- Date: September 17–23
- Edition: 9th
- Category: WTA Tier III
- Draw: 30S (24Q) / 16D (0Q)
- Prize money: US$170,000
- Surface: Carpet – indoors
- Location: Quebec City, Canada
- Venue: Club Avantage Multi-Sports

Champions

Singles
- Meghann Shaughnessy

Doubles
- Samantha Reeves / Adriana Serra Zanetti
| Tournoi de Québec |

= 2001 Challenge Bell =

The 2001 Challenge Bell was a women's tennis tournament played on indoor carpet courts at the Club Avantage Multi-Sports in Quebec City in Canada that was part of Tier III of the 2001 WTA Tour.
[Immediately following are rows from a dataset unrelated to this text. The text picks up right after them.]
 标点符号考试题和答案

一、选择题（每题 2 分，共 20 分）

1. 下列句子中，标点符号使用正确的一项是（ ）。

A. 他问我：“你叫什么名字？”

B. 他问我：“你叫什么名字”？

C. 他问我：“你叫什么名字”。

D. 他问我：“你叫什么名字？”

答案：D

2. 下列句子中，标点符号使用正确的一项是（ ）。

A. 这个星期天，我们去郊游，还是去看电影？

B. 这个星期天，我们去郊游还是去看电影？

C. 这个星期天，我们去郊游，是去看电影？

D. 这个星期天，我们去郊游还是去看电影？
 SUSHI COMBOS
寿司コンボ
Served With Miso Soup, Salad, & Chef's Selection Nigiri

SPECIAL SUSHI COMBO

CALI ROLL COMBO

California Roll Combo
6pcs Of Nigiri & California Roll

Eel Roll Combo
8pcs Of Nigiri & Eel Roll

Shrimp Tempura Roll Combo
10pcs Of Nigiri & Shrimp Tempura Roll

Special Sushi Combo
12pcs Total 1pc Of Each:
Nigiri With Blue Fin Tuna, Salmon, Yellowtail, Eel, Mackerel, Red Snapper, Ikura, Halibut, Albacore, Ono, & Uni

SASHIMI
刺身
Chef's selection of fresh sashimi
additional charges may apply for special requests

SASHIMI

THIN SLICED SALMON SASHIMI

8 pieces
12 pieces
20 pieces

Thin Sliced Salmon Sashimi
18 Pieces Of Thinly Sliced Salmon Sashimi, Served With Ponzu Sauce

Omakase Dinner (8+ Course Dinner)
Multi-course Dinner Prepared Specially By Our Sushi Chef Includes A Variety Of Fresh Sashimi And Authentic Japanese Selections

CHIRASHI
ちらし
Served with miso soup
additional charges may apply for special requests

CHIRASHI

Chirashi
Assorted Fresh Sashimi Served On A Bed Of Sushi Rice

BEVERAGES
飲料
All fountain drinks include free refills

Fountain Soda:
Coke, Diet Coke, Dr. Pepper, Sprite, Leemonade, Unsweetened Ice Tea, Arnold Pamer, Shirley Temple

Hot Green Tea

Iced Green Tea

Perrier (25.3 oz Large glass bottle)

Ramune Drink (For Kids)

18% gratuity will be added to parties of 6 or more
It was the 9th edition of the Challenge Bell, and was held from September 17 through September 23, 2001. First-seeded Meghann Shaughnessy won the singles title.

==Finals==
===Singles===

USA Meghann Shaughnessy defeated CRO Iva Majoli, 6–1, 6–3
- It was Shaughnessy's only title of the year and the 2nd of her career.

===Doubles===

USA Samantha Reeves / ITA Adriana Serra Zanetti defeated CZE Klára Koukalová / CZE Alena Vašková, 7–5, 4–6, 6–3
- It was Reeves' only title of the year and the 1st of her career. It was Zanetti's only title of the year and the 1st of her career.